## [WHAT IS NEEDED]
Copy every line of the records below, reproducing each one without any change.

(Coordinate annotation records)
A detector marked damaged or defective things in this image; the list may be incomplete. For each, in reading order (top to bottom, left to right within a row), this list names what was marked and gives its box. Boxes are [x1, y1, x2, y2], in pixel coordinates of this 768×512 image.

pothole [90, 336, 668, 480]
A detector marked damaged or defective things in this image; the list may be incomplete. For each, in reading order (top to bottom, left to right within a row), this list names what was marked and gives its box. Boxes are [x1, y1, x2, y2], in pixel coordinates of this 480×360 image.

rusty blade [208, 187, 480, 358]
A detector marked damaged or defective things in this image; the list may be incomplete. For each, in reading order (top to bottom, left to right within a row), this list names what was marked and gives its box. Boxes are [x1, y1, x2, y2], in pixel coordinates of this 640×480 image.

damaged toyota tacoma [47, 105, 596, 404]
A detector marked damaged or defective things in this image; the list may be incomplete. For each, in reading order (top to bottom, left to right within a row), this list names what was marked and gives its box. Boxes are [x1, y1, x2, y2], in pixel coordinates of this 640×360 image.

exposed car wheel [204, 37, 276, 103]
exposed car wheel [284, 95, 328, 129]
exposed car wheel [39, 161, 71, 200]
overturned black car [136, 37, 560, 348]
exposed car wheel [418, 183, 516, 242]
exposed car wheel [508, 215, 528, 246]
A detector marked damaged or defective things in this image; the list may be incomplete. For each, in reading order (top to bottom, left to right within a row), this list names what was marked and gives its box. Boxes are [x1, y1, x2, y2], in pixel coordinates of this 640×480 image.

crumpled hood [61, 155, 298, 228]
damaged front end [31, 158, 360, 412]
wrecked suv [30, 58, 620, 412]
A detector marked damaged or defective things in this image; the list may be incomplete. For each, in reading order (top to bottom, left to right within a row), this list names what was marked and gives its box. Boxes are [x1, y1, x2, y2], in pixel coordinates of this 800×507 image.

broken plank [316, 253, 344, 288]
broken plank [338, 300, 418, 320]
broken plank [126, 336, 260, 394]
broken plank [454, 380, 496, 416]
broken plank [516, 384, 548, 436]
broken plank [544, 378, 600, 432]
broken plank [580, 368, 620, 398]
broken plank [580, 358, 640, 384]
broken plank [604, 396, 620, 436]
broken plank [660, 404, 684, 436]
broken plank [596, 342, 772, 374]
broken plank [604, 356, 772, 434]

## [WORKED ANSWER]
A detector marked damaged or defective things in this image; the list may be incomplete. For each, in reading order (top to bottom, left to right within a row), this list names what was marked and gives its box. Boxes are [x1, y1, x2, y2], in pixel coordinates of this 768×512 image.

pothole [90, 336, 668, 480]
A detector marked damaged or defective things in this image; the list may be incomplete. For each, in reading order (top to bottom, left to right within a row), this list names what was marked and gives its box. Boxes are [x1, y1, x2, y2], in pixel coordinates of this 480×360 image.

rusty blade [208, 187, 480, 358]
A detector marked damaged or defective things in this image; the list may be incomplete. For each, in reading order (top to bottom, left to right within a row), this list names what was marked and gives its box. Boxes are [x1, y1, x2, y2], in pixel coordinates of this 640×480 image.

damaged toyota tacoma [47, 105, 596, 404]
A detector marked damaged or defective things in this image; the list may be incomplete. For each, in reading order (top to bottom, left to right within a row), this list names what was marked and gives its box. Boxes are [x1, y1, x2, y2], in pixel coordinates of this 640×360 image.

exposed car wheel [204, 37, 276, 103]
exposed car wheel [284, 95, 328, 129]
exposed car wheel [39, 161, 71, 200]
overturned black car [136, 37, 560, 348]
exposed car wheel [418, 183, 516, 242]
exposed car wheel [508, 215, 528, 246]
A detector marked damaged or defective things in this image; the list may be incomplete. For each, in reading order (top to bottom, left to right within a row), this list names what was marked and gives its box. Boxes are [x1, y1, x2, y2], in pixel coordinates of this 640×480 image.

crumpled hood [61, 155, 298, 228]
damaged front end [31, 158, 360, 412]
wrecked suv [30, 58, 620, 412]
A detector marked damaged or defective things in this image; the list may be incomplete. For each, in reading order (top to bottom, left to right within a row), this list names what was marked and gives its box. Boxes are [x1, y1, x2, y2], in pixel coordinates of this 800×507 image.

broken plank [316, 253, 344, 288]
broken plank [338, 300, 418, 320]
broken plank [126, 336, 260, 394]
broken plank [454, 380, 496, 416]
broken plank [516, 384, 548, 436]
broken plank [544, 378, 600, 432]
broken plank [580, 368, 620, 398]
broken plank [580, 358, 640, 384]
broken plank [604, 396, 620, 436]
broken plank [660, 404, 684, 436]
broken plank [596, 342, 772, 374]
broken plank [604, 356, 772, 434]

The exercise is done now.